When you’ve got good friends you haven’t seen in a while, you better get going when you have the chance to visit. And that is just what members of our NLC executive did earlier this month when they hopped a plane to Japan.
President Todd Bondaroff, Vice President Community Relations & Institutional Strategy Jessie Drew, and Acting Vice President Student Services & Community Relations Scott Clerk travelled to Osaka and Tokyo on March 17-25 to renew some longstanding partnerships and move toward building some new ones. It was NLC’s first visit to Japan in nearly a decade.
Contrary to what the long delay between visits might suggest, the partnerships that NLC has with our Japanese counterparts can truly be called friendship—ones that have supported a flow of visiting students from Japan to Canada for more than 30 years and provided opportunities for NLC’s students to study in Japan, as well. In fact, pre-pandemic, NLC typically hosted more than 25 Japanese students annually.

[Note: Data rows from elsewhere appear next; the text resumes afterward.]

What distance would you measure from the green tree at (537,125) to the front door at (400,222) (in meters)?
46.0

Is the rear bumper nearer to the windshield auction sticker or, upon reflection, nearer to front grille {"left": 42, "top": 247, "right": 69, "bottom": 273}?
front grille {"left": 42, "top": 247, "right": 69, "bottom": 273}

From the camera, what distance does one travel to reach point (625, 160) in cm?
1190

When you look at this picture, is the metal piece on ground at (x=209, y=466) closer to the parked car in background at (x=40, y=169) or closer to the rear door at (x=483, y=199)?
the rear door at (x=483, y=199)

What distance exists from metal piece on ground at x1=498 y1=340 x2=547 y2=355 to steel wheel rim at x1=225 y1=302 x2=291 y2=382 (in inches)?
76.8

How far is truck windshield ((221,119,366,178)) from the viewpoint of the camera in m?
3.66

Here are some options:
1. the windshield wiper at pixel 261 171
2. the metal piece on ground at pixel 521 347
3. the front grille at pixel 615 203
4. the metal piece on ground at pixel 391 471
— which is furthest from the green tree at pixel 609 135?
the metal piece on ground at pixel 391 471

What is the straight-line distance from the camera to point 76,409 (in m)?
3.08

So, this month’s visit was truly important to NLC’s stability and growth. Our delegation met with high-ranking representatives from three universities: From Jumonji University, they met with President Fumio Shimura and international team members Yoshie Niijima and Mitsuru Adachi; during the team’s stop at Kansai Gaidai University, they met with Board of Trustees President Eiko Tanimoto, and international team members Reiko Hiromoto and Yutaro Kusunose; and finally, at Tezukayama Gakuin University, the team met with President Kinsuke Tsuda and international team members Mari Mizote and Cory Koby.

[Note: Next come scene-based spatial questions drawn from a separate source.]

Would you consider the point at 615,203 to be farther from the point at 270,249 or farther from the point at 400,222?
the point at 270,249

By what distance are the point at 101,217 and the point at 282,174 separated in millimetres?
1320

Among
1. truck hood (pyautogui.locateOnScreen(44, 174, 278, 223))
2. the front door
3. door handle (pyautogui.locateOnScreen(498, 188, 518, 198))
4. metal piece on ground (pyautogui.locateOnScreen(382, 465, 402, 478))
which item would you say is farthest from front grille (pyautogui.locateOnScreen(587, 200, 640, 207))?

“The university partners we have in Japan are our oldest international institutional partners. Our partnerships have been in place for over 30 years,” said Scott of the importance of the visit to Japan. “Their students coming here have had such an impact on our campuses and communities. We just wanted to make sure our partners [in Japan] knew how important they are to NLC so we can continue to have great working relationships with them to foster the flow of students from Japan to Canada, and Canada to Japan.”

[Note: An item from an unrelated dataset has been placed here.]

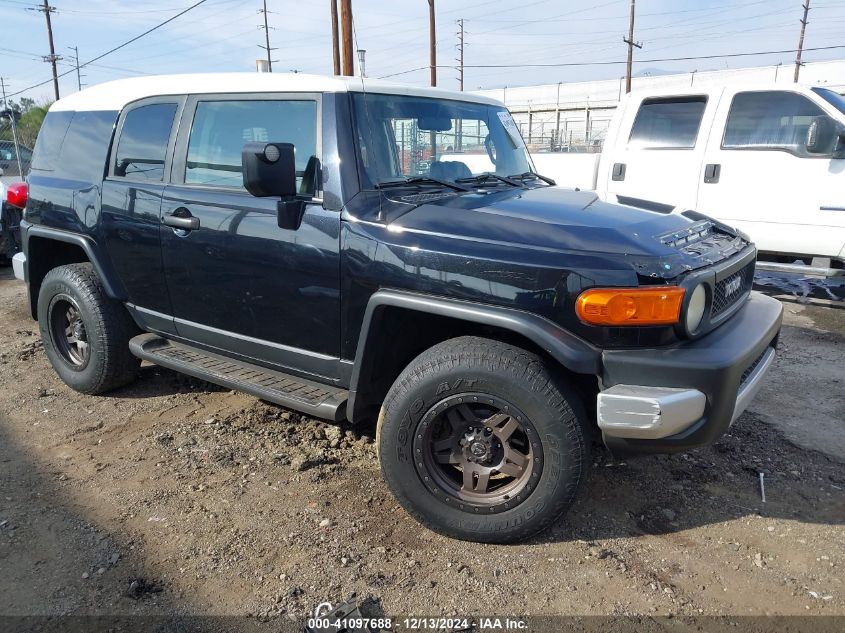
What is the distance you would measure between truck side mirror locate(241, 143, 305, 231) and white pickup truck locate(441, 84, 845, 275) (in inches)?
157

The visits were very productive, with NLC signing MOUs with both Jumonji and Kansai Gaidai universities and building a solid basis for a future MOU with Tezukayama Gakuin. These agreements reactivate activity related to English as a Second Language education at NLC and study abroad opportunities in Japan. One goal is to bring these back to pre-COVID levels.
According to Todd, “Our new strategic plan discusses the space the NLC occupies in our communities and in the world. And so, in that sense, it is completely natural and even necessary for us to prioritize partnerships like the ones we’ve just built in Japan.”
He continues, “Even more than that, that same strategic plan specifically calls for accessible and flexible programming and a robust plan for increased enrolment. This visit and the relationships it solidified for NLC in Osaka and Tokyo speak directly to those goals.”
Not every moment of the trip was devoted to professional partnerships, however, as our executive team also made time to meet with former NLC students who had recently returned home to Japan. Jessie describes the moment she first saw these recent students: “We walked into the room where we were going to meet, and there were all these big smiles and one person wearing a bright pink ‘I <3 NLC’ t-shirt! I couldn’t have loved it more!” There were also visits with the Canadian embassy, with a current NLC student in the study abroad program, and even the opportunity for Jessie to connect with her “Japanese sisters”—former NLC students who had stayed in Jessie’s family’s home many years ago as part of our previous homestay program in Dawson Creek.
“We’re all about relationships,” says Jessie. “How can we make people’s lives better if we don’t know what those lives are like, if we don’t become part of them? It’s why I’m so very proud to be part of NLC and the way we are all moving forward together.”